* _Exercise description_: Each of the entries below needs to be given again exactly.

* _Provided data_:
————

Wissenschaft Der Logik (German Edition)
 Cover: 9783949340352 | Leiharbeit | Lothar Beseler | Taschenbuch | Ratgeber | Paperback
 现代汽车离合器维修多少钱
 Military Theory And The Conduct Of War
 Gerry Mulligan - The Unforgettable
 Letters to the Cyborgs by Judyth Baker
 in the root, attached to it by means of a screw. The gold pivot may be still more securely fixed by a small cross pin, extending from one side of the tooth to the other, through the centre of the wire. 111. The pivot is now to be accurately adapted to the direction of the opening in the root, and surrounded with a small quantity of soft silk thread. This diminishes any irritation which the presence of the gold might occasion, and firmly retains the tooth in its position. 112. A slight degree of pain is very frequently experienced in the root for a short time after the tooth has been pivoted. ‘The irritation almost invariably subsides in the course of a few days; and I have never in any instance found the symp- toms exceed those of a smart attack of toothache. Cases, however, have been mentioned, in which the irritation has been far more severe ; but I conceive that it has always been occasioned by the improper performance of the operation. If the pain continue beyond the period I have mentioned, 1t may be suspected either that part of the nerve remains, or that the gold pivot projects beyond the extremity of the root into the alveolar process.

————

* _Task response_:
Wissenschaft Der Logik (German Edition)
 Cover: 9783949340352 | Leiharbeit | Lothar Beseler | Taschenbuch | Ratgeber | Paperback
 现代汽车离合器维修多少钱
 Military Theory And The Conduct Of War
 Gerry Mulligan - The Unforgettable
 Letters to the Cyborgs by Judyth Baker
 in the root, attached to it by means of a screw. The gold pivot may be still more securely fixed by a small cross pin, extending from one side of the tooth to the other, through the centre of the wire. 111. The pivot is now to be accurately adapted to the direction of the opening in the root, and surrounded with a small quantity of soft silk thread. This diminishes any irritation which the presence of the gold might occasion, and firmly retains the tooth in its position. 112. A slight degree of pain is very frequently experienced in the root for a short time after the tooth has been pivoted. ‘The irritation almost invariably subsides in the course of a few days; and I have never in any instance found the symp- toms exceed those of a smart attack of toothache. Cases, however, have been mentioned, in which the irritation has been far more severe ; but I conceive that it has always been occasioned by the improper performance of the operation. If the pain continue beyond the period I have mentioned, 1t may be suspected either that part of the nerve remains, or that the gold pivot projects beyond the extremity of the root into the alveolar process.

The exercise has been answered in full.